Andrea Budošová

Personal information
- Full name: Andrea Budošová
- Date of birth: 15 May 1980 (age 45)
- Place of birth: Čadca, Czechoslovakia
- Height: 1.71 m (5 ft 7 in)
- Position: Midfielder

Senior career*
- Years: Team / Apps / (Gls)
- Čadca
- 2002–2018: Slavia Prague / 258 / (99)
- 2007–2008: → Ardagger/Neustadtl (loan) / 10 / (9)
- 2017–2018: ABC Braník
- 2018–2019: FK Union Nové Zámky / 23 / (12)

International career
- 1999–2011: Slovakia / 56 / (20)

= Andrea Budošová =

Slovak footballer

Andrea Budošová is a former Slovak football midfielder, who played for Slavia Prague in the Czech First Division. She has also played in the Austrian Frauenliga for USG Ardagger/Neustadtl.

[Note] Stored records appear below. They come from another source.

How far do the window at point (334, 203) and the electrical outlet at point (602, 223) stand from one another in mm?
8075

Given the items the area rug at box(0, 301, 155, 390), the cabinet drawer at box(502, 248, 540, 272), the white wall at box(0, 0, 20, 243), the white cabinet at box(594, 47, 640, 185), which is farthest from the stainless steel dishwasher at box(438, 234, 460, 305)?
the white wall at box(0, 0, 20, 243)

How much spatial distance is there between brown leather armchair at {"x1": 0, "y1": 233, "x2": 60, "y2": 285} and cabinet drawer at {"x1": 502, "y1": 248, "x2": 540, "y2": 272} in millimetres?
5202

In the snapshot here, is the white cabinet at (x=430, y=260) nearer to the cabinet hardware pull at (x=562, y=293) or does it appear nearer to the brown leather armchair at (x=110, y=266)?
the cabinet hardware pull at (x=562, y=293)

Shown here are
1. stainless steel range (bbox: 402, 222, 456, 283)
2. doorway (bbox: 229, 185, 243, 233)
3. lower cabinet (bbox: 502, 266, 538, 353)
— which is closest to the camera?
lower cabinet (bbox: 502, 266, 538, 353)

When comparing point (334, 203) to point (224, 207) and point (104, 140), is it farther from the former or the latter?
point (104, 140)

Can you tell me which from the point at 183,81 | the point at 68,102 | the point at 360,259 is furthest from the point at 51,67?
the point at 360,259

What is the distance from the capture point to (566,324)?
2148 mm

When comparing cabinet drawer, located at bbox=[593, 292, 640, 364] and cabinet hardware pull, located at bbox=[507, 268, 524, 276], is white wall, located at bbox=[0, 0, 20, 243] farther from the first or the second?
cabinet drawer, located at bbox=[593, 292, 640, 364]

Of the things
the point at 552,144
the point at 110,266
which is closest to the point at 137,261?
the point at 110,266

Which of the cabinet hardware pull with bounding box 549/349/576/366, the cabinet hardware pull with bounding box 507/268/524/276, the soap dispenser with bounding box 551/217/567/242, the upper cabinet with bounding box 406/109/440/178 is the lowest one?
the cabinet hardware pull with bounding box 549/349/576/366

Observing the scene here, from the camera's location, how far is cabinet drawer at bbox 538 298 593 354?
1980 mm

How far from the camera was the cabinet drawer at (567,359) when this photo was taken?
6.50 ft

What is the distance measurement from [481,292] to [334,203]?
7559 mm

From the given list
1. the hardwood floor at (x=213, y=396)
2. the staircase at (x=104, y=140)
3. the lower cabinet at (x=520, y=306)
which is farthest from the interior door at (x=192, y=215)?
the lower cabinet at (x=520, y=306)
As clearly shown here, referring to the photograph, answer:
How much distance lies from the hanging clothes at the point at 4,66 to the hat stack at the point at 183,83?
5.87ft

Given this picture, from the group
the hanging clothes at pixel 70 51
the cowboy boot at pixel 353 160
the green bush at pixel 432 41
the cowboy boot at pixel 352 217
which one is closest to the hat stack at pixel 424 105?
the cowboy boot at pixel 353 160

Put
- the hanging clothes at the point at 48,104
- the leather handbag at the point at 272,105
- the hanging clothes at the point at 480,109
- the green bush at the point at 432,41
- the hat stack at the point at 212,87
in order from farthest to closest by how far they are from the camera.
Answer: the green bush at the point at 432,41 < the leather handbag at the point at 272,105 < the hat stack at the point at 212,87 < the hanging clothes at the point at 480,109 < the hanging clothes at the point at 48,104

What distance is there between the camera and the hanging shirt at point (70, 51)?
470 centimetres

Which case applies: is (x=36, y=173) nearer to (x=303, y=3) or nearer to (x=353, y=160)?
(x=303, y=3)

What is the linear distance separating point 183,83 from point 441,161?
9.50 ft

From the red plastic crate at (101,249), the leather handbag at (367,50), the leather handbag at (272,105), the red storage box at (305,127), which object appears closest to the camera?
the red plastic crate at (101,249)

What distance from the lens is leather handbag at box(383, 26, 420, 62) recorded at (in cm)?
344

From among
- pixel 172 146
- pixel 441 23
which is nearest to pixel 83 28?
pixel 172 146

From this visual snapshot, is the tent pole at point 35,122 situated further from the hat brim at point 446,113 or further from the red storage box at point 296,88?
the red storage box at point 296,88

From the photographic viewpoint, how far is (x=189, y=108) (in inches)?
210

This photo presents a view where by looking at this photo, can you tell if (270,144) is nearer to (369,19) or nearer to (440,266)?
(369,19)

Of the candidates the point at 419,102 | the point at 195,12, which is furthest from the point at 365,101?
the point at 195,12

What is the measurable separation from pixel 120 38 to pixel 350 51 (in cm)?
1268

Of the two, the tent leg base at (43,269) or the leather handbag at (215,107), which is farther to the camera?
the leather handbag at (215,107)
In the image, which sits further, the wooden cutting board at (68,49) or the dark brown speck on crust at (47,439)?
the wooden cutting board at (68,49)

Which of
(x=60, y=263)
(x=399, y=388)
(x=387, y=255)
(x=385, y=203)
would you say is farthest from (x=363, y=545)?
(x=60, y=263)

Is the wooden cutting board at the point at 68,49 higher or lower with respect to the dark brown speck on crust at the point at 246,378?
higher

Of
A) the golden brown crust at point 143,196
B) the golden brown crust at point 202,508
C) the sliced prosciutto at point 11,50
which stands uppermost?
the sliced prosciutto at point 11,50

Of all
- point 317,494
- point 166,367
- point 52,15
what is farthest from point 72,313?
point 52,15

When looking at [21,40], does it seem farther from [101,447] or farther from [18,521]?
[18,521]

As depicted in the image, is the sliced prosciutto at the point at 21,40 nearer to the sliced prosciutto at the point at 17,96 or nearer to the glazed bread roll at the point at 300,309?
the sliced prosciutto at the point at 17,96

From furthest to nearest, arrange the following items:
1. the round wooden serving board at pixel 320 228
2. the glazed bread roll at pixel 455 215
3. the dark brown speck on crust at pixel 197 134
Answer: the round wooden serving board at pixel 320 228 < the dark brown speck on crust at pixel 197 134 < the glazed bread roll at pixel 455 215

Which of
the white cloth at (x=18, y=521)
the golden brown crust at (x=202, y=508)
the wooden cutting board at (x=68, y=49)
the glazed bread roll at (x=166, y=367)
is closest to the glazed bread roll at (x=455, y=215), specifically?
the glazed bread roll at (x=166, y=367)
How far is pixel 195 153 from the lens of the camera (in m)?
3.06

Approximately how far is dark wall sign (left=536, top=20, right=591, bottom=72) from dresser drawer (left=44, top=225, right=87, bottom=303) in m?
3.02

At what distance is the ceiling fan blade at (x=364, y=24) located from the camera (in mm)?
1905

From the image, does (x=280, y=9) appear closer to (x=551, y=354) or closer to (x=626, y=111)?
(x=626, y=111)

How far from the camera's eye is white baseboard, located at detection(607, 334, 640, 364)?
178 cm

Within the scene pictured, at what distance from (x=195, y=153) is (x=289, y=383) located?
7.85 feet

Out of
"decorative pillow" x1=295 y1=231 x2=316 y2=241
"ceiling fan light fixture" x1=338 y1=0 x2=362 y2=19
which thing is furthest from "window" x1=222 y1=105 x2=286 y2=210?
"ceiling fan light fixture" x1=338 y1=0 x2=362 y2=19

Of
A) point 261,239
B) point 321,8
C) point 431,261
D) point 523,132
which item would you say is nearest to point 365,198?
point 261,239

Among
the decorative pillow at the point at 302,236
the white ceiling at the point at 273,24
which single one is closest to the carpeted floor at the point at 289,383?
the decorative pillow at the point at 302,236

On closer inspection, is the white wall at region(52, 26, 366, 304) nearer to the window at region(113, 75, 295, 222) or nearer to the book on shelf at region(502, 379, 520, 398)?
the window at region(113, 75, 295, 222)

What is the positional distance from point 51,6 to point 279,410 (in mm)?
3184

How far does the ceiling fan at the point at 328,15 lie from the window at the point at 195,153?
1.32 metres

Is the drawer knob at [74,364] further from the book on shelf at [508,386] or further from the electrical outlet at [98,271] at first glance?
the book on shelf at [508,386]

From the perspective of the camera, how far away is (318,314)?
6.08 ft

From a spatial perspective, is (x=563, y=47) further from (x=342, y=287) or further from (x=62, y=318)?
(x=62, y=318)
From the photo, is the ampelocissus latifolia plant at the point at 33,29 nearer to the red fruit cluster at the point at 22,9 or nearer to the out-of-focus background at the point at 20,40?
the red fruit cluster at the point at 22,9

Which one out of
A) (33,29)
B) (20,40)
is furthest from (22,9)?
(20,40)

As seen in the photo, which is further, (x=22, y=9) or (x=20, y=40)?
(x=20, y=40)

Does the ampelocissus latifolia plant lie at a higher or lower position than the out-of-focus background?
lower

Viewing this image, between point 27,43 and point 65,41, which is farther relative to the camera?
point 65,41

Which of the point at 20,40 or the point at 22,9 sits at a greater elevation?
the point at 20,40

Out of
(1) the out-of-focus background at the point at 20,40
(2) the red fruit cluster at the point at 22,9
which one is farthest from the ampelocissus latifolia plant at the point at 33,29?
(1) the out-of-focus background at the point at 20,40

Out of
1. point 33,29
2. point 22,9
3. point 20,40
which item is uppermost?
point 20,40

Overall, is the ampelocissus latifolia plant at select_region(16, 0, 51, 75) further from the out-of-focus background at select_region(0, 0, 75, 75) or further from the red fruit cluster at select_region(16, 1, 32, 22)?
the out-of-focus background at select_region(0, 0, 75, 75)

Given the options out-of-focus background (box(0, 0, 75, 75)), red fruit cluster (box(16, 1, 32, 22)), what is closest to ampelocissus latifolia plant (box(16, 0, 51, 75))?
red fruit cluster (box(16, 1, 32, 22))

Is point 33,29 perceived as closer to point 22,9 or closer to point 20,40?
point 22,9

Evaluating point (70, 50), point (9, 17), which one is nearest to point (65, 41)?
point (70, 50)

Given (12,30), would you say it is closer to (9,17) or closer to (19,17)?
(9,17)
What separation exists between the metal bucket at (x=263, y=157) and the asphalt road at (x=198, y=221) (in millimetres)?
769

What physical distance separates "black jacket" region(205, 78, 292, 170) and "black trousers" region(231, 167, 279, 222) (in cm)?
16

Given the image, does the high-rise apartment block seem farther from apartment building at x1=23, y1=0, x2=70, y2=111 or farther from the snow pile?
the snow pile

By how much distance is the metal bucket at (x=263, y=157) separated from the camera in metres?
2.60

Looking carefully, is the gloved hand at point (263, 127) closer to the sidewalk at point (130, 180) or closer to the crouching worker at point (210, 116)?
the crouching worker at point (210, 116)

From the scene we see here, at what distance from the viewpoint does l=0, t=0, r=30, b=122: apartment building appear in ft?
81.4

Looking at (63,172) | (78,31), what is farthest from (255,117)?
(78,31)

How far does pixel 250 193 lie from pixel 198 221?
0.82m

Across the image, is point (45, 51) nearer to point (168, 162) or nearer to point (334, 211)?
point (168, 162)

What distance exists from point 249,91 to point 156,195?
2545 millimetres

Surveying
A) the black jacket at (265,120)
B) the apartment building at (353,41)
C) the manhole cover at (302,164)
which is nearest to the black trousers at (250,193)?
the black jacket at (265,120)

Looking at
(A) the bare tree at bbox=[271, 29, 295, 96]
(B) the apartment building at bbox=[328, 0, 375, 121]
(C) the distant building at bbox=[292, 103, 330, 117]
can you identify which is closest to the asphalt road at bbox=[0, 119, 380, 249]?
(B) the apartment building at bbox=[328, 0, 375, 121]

She was a member of the Slovak national team.

== Club career ==
Budošová played in Slovakia for HFK Čadca before moving to Czech side Slavia Prague. When she was 21, she moved to the Czech club Slavia Prague, for whom she played 258 matches and scored 99 goals. Budošová was part of the Slavia team which won the Czech Cup for the first time in their history in 2014. She played all 14 of Slavia's matches in the UEFA Women's Champions League between 2003 and 2016. She scored her team's third goal in the 4–1 win against Brøndby in the competition in October 2015.

The Slovak Football Association included Budošová in their "Eleven of the Year" for 1999, 2000, 2001, 2005, 2006 and 2007.

== International career ==
Budošová represented Slovakia from 1999 to 2011, playing 56 matches and scoring 20 goals.